[Spatial relationship records]
● ● ●

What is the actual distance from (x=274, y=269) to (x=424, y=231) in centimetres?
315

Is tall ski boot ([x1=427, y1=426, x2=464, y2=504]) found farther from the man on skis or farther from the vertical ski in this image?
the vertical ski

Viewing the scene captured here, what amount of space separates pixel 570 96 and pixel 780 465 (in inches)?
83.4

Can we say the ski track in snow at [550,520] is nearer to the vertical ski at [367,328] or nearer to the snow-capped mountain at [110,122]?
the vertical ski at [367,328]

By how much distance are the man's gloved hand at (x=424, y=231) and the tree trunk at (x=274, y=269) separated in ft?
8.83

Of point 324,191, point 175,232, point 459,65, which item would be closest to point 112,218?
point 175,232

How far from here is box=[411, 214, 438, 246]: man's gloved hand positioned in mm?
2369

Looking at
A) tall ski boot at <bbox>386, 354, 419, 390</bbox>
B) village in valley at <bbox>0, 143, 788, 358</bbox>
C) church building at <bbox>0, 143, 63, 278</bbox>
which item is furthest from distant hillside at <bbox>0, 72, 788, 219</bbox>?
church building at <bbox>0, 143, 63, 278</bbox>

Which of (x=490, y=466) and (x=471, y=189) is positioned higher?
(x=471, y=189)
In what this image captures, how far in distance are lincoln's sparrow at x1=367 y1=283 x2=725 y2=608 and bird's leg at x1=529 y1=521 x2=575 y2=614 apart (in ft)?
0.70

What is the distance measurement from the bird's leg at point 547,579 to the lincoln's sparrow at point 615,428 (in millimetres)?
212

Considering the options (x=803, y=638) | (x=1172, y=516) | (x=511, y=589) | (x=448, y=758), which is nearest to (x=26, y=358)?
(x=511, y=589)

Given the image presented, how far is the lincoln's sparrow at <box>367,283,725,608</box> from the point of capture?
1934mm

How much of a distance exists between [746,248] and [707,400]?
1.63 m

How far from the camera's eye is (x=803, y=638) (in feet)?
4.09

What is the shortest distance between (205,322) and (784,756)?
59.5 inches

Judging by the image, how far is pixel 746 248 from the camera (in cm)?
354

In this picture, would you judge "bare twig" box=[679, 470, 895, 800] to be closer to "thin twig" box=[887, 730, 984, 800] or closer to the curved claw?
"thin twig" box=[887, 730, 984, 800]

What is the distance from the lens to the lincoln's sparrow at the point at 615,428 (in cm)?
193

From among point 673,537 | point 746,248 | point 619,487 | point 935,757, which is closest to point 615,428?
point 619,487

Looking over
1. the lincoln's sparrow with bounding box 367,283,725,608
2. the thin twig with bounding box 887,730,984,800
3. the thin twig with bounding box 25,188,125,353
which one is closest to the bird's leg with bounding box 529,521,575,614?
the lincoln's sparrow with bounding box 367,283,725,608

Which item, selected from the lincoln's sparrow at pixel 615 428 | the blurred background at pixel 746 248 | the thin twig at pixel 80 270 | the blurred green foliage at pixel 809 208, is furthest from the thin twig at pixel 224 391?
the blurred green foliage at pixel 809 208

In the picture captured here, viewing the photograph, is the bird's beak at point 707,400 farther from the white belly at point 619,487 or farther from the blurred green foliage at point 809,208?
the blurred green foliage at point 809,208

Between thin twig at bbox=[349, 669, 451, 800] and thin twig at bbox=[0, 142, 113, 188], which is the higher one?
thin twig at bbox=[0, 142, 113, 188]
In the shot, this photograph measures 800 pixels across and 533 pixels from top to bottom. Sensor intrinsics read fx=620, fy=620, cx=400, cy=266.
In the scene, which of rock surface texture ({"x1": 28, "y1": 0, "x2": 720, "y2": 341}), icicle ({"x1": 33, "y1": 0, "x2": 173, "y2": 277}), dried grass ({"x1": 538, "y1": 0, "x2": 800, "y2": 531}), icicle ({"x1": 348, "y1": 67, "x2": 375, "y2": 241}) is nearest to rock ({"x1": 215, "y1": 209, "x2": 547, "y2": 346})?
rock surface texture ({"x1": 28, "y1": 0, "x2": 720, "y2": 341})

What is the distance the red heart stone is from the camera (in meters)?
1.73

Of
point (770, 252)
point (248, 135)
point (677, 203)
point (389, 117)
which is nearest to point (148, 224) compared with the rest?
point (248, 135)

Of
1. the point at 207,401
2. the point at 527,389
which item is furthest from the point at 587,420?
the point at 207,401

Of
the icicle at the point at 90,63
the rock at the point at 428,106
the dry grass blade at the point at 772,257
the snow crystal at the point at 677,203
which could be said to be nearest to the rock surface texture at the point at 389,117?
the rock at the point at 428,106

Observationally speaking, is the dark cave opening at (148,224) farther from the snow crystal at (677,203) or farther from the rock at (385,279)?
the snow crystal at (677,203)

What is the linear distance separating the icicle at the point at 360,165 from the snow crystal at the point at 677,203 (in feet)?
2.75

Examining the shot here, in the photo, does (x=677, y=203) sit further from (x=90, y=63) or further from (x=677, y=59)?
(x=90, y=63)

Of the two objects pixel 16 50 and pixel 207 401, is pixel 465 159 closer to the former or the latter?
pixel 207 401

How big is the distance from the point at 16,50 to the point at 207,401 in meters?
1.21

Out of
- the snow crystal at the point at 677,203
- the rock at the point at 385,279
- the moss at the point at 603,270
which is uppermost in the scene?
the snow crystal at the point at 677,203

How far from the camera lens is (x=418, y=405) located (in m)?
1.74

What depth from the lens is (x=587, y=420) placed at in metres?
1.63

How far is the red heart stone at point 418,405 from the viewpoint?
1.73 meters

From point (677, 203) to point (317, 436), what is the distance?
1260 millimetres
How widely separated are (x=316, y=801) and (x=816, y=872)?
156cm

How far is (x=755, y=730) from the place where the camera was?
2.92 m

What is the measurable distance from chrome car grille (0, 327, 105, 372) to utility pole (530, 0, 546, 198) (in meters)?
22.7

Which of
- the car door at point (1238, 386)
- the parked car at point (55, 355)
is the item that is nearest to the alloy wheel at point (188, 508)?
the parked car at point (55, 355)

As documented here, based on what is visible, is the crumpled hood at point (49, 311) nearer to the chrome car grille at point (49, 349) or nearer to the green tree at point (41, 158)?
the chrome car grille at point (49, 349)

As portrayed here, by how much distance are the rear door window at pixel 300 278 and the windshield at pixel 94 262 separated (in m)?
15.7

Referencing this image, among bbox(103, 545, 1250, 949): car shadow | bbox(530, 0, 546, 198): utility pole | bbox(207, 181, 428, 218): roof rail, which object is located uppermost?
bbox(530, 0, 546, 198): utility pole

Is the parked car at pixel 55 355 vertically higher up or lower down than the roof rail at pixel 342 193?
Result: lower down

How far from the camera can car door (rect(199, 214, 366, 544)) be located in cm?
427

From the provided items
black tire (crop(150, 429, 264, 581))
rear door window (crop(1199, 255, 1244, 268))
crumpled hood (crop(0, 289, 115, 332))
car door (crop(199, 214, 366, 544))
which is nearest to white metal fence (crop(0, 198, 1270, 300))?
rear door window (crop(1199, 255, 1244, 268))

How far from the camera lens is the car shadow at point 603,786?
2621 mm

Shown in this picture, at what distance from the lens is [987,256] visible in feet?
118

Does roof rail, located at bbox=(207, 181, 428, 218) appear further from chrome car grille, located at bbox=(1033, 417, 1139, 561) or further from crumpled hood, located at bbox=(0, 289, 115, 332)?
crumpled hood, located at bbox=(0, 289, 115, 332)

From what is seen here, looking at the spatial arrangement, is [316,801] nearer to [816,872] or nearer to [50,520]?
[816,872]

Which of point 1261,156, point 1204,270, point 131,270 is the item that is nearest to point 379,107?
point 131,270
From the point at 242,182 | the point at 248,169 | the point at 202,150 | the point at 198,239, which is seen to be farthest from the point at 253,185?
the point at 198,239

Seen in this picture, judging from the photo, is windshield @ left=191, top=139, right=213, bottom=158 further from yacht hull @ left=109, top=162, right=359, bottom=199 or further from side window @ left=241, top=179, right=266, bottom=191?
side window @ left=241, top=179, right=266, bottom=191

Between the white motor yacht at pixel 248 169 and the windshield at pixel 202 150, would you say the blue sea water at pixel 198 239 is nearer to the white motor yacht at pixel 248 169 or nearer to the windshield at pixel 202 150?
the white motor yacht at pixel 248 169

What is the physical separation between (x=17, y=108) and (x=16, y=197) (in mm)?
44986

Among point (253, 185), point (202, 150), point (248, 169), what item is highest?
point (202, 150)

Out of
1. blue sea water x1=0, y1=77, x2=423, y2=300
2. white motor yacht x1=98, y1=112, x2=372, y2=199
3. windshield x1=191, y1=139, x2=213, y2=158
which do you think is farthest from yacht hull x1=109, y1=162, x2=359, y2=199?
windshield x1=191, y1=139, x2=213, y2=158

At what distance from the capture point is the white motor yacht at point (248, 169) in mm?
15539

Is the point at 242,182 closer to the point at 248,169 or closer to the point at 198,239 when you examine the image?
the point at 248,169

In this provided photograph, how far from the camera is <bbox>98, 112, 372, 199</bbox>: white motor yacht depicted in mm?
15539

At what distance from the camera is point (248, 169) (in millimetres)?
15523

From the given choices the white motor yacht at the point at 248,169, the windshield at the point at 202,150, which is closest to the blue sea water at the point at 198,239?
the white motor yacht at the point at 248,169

● ● ●

> PROBLEM DESCRIPTION
Quote word for word the lines from the one containing "From the given" through the final line, including both.

> PROBLEM SOLUTION
From the given choices the white motor yacht at the point at 248,169, the windshield at the point at 202,150, which is closest to the blue sea water at the point at 198,239?
the white motor yacht at the point at 248,169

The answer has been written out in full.